| Requirement |
Output, word for word, the line that contains "9780385493284: The First" and all lines following it to the end of the listing. Drop the pictures.

- - - - - - -

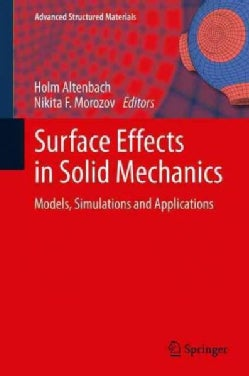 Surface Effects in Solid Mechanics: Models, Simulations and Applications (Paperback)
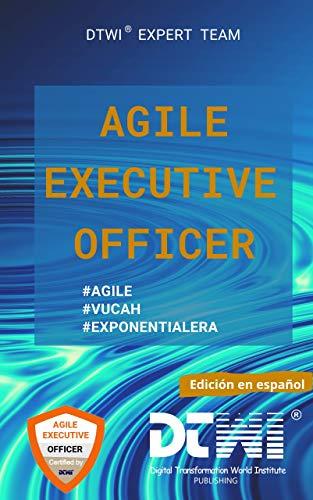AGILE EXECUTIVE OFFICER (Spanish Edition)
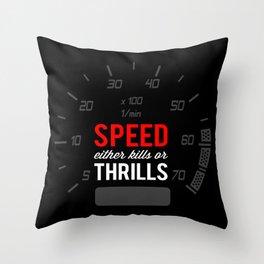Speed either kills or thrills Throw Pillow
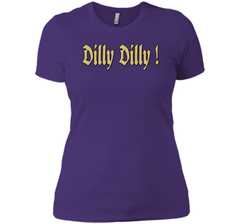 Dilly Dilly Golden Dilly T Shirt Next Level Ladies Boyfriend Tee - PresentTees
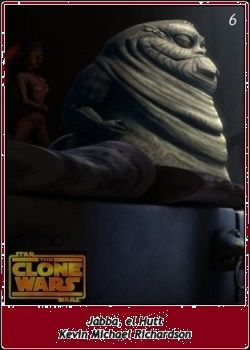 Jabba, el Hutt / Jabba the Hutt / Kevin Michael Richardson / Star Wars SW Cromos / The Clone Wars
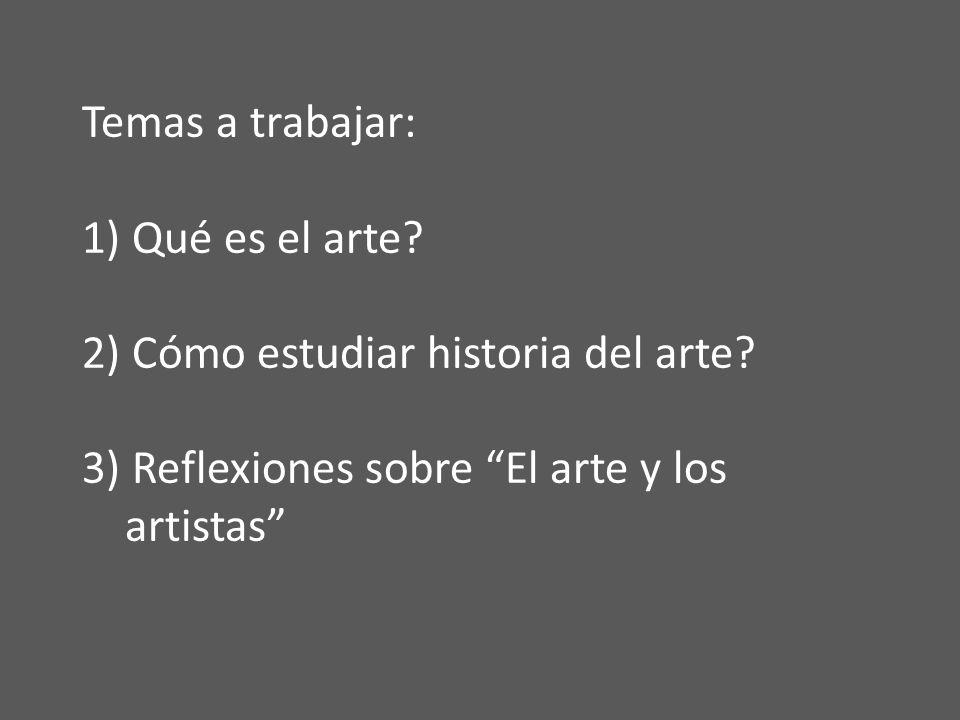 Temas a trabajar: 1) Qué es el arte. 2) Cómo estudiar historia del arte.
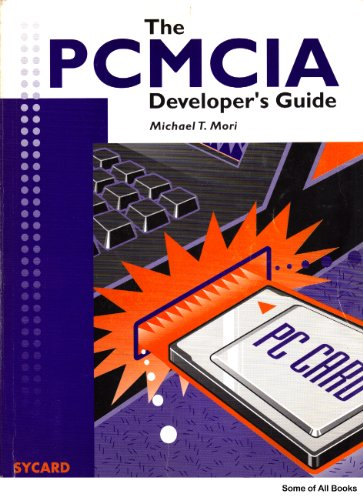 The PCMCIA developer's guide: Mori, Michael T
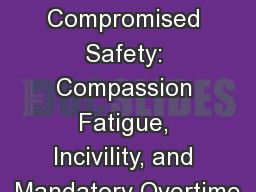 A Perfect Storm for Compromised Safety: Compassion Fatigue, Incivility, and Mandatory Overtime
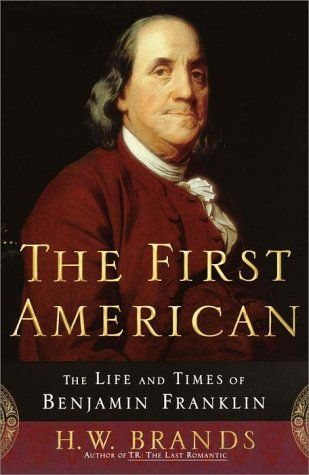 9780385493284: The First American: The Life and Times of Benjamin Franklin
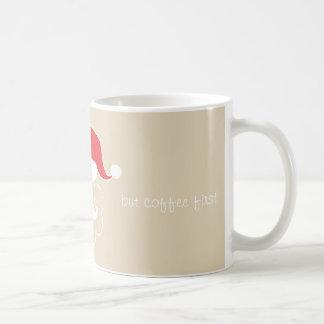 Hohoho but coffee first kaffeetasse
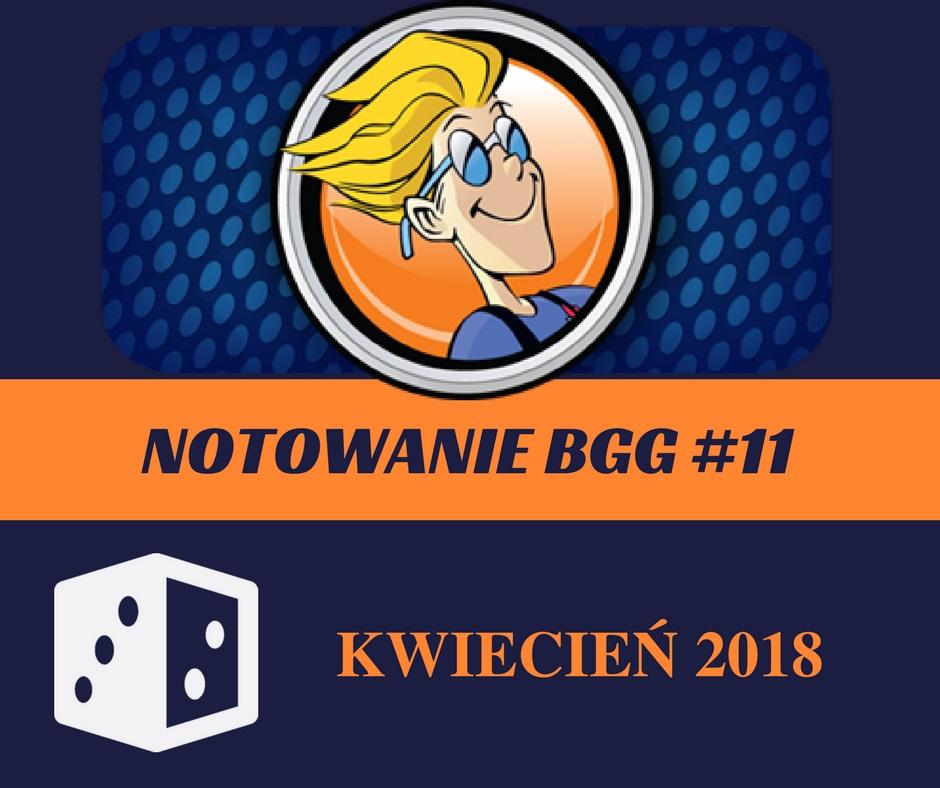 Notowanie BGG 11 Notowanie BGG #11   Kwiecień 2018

- - - - - - -

| Response to the task |
 9780385493284: The First American: The Life and Times of Benjamin Franklin
 Hohoho but coffee first kaffeetasse
 Notowanie BGG 11 Notowanie BGG #11   Kwiecień 2018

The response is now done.